» **Records shown**

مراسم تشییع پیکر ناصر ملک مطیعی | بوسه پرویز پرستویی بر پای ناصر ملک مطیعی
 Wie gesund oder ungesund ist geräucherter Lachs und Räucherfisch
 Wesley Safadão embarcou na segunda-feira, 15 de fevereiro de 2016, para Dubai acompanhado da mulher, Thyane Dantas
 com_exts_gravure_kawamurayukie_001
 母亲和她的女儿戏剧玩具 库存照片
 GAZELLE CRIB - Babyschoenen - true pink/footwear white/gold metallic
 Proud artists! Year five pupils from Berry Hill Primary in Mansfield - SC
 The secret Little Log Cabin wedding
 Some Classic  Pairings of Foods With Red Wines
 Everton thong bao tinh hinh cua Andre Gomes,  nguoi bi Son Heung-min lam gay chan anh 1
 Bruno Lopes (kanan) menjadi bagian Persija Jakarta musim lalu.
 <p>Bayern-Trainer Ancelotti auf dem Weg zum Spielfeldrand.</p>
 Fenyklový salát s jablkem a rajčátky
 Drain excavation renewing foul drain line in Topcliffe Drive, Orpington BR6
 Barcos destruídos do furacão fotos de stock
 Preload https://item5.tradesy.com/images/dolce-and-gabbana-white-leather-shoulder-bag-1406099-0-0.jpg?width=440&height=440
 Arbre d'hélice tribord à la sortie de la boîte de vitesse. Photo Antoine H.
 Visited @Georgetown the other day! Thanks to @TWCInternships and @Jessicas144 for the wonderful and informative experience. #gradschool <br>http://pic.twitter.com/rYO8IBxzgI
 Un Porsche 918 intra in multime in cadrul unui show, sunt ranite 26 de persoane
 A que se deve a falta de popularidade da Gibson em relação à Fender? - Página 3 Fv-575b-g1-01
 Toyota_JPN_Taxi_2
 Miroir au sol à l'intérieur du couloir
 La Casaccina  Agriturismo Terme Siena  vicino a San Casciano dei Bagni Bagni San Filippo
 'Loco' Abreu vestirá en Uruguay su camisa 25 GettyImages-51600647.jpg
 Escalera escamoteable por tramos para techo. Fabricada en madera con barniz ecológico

» **To do**
Please find, in the entries above, every line where "white" occurs, and copy it.

» **Answer box**
 GAZELLE CRIB - Babyschoenen - true pink/footwear white/gold metallic
 Preload https://item5.tradesy.com/images/dolce-and-gabbana-white-leather-shoulder-bag-1406099-0-0.jpg?width=440&height=440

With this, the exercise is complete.